Nel 1946 l'UDI prepara il primo 8 marzo nell'Italia libera, proponendo di farne una giornata per il riconoscimento dei diritti economici, sociali e politici delle donne. Sceglie la mimosa come simbolo della giornata. La vera 'esplosione' in termini di popolarità e di partecipazione, l'8 marzo l'avrà negli anni '70. Anni che segnano la collaborazione dei movimenti femminili e femministi che, tra l'altro, operano attivamente per la legge di parità, per il diritto al divorzio e all'aborto. La prima manifestazione femminista, risale infatti al 1972 e si svolse a Roma. Ma il top, la celebrazione dell'8 marzo, lo raggiunge nel 1980, con una grande manifestazione unitaria in cui confluiscono per la prima volta tutti i movimenti femminili e femministi. In conclusione possiamo dire che il percorso dell'8 marzo si snoda in quasi un secolo di storia che ha visto nascere movimenti politici, guerre, ideologie, ricostruzioni. Un cammino lungo e complesso per le donne di tanti paesi, più volte interrotto, ma che con grande tenacia è sempre stato ripreso con l'obiettivo dell'emancipazione e della liberazione delle donne.

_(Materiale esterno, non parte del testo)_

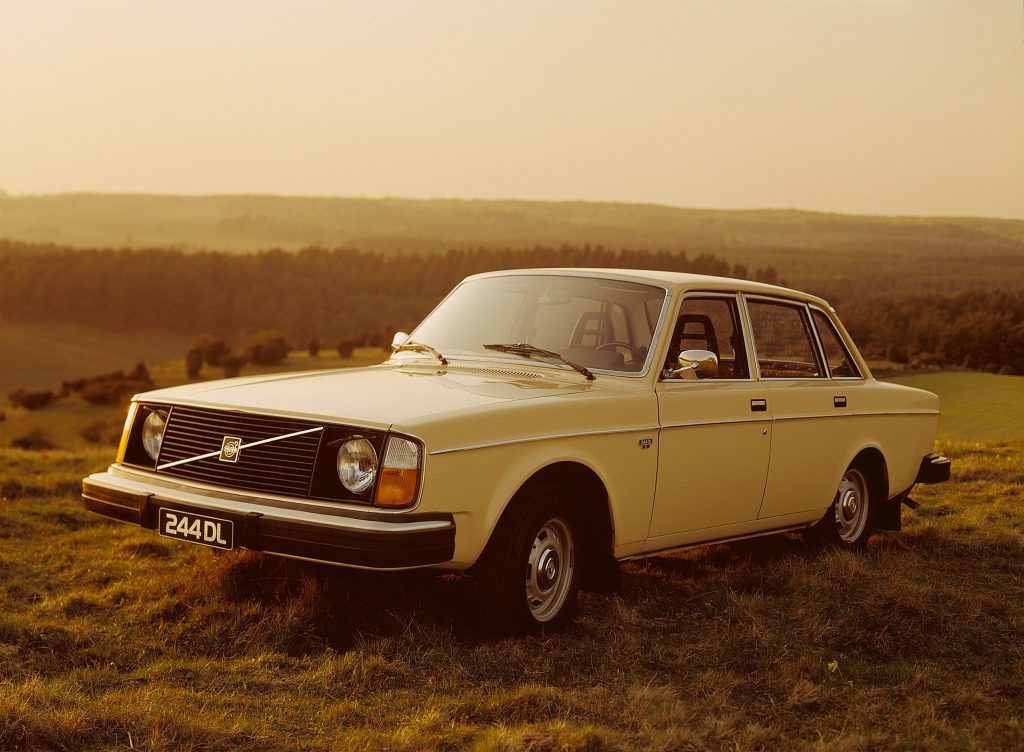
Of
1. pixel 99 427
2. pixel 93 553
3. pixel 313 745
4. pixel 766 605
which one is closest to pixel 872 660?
pixel 766 605

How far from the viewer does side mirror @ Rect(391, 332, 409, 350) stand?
6473mm

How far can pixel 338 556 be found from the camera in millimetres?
4379

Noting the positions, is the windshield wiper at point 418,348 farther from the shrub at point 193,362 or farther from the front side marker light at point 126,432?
the shrub at point 193,362

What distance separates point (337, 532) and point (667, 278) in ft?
8.50

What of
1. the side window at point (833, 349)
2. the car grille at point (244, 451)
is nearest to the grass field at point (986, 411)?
the side window at point (833, 349)

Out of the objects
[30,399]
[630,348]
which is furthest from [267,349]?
[630,348]

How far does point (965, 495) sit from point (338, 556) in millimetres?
6997

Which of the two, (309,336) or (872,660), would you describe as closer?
(872,660)

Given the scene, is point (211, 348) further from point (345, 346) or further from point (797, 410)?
point (797, 410)

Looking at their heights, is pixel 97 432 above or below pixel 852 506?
below

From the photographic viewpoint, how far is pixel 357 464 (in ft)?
14.9

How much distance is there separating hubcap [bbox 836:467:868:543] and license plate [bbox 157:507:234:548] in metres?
4.16

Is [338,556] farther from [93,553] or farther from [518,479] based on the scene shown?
[93,553]

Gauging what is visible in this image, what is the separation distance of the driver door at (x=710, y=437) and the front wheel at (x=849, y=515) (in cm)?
103
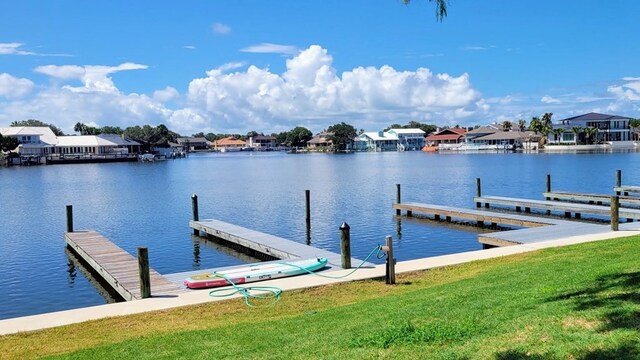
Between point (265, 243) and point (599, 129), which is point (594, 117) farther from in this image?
point (265, 243)

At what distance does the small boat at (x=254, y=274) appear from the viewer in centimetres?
1586

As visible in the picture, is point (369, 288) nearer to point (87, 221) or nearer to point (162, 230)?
point (162, 230)

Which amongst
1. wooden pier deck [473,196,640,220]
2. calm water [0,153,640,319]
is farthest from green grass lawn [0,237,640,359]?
wooden pier deck [473,196,640,220]

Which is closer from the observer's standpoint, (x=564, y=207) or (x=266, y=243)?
(x=266, y=243)

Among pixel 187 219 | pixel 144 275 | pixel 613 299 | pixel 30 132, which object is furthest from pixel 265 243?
pixel 30 132

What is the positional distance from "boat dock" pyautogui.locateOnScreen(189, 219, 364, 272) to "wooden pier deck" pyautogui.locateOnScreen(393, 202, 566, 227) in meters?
12.3

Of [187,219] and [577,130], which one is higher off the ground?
[577,130]

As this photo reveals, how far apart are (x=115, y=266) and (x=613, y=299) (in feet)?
54.6

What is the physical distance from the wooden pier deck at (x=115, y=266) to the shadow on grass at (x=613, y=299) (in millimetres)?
10103

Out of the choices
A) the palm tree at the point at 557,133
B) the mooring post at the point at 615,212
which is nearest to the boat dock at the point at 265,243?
the mooring post at the point at 615,212

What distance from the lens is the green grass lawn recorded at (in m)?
7.70

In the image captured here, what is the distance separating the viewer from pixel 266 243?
2456 cm

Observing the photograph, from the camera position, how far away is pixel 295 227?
33.7 m

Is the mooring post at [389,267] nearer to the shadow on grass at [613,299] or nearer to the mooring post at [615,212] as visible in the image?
the shadow on grass at [613,299]
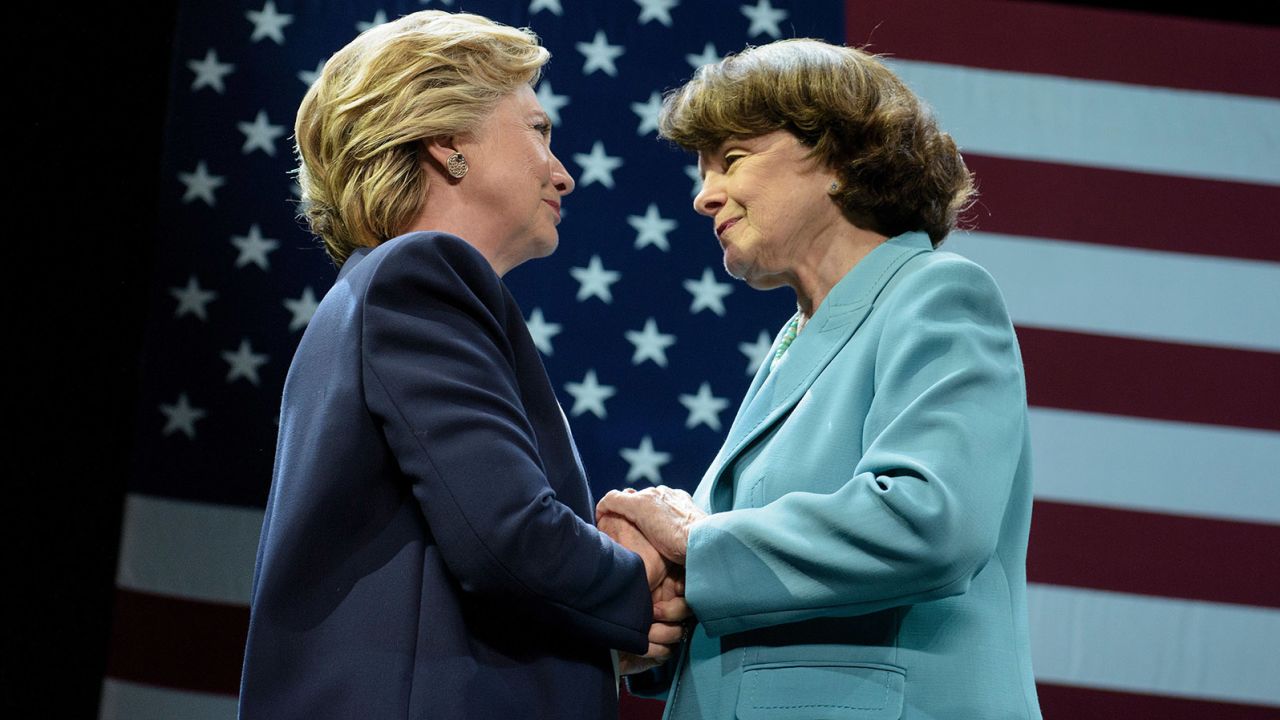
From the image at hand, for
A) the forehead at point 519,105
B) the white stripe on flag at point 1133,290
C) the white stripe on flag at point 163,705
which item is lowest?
the white stripe on flag at point 163,705

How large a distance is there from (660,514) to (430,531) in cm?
34

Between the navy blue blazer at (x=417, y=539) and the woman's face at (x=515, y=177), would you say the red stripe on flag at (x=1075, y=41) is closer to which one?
the woman's face at (x=515, y=177)

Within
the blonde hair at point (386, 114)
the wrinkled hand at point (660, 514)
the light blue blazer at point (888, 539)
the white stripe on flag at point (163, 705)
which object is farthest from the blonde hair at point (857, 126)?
the white stripe on flag at point (163, 705)

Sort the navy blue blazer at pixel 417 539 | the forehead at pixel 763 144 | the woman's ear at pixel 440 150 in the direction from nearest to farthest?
1. the navy blue blazer at pixel 417 539
2. the woman's ear at pixel 440 150
3. the forehead at pixel 763 144

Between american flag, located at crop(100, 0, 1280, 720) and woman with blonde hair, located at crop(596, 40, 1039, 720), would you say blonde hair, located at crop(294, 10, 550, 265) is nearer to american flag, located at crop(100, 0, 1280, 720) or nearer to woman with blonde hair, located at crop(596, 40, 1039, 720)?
woman with blonde hair, located at crop(596, 40, 1039, 720)

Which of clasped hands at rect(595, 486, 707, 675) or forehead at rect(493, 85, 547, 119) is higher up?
forehead at rect(493, 85, 547, 119)

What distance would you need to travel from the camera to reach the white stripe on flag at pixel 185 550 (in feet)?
10.3

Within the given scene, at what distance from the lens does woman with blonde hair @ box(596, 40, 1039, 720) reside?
1.35 metres

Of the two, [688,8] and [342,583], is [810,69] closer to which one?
[342,583]

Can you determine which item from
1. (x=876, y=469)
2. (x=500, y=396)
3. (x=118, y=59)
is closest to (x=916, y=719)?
(x=876, y=469)

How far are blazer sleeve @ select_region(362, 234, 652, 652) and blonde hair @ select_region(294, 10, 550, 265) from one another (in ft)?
0.82

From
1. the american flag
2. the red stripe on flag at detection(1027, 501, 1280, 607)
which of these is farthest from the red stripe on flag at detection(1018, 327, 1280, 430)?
the red stripe on flag at detection(1027, 501, 1280, 607)

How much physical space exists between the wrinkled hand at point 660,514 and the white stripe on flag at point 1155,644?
1.84m

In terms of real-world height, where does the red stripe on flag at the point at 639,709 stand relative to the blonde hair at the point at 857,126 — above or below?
below
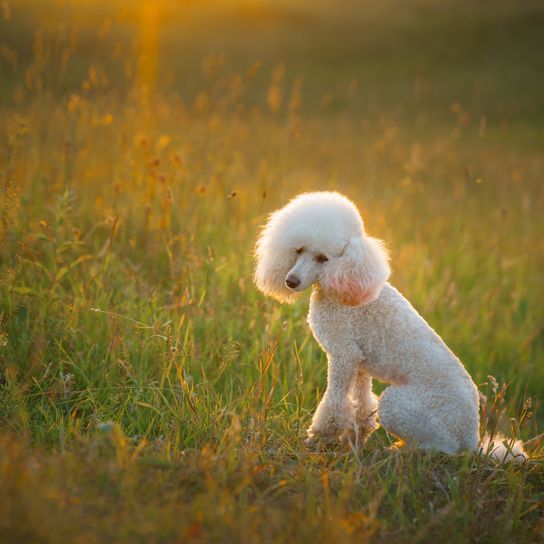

1.1.7 Le conquiste giuridiche e legislative delle donne italiane

Anni 60

Diritto di voto: Il 2 GIUGNO 1946 l'Italia va alle urne per il referendum istituzionale. Per                                       la prima volta il voto viene esteso alle donne.

Parità salariale: Art. 37 della Cost., regolato da una legge solo nel '57 in applicazione di una convenzione internazionale del BIT. Con un accordo interconfederale del 1960 si decide l'eliminazione dai contratti collettivi nazionali di lavoro delle tabelle remunerative differenti per uomini e donne. Viene così sancita la parità formale e sostanziale tra uomini e donne nel mondo del lavoro. Le clausole di nubilato vengono definitivamente vietate con la legge n.7 del '63.

Anni 70

Divorzio: L.898 del 1970, approvazione della legge sul divorzio. 12 maggio 1974: vittoria del No al referendum popolare per l'abrogazione della legge.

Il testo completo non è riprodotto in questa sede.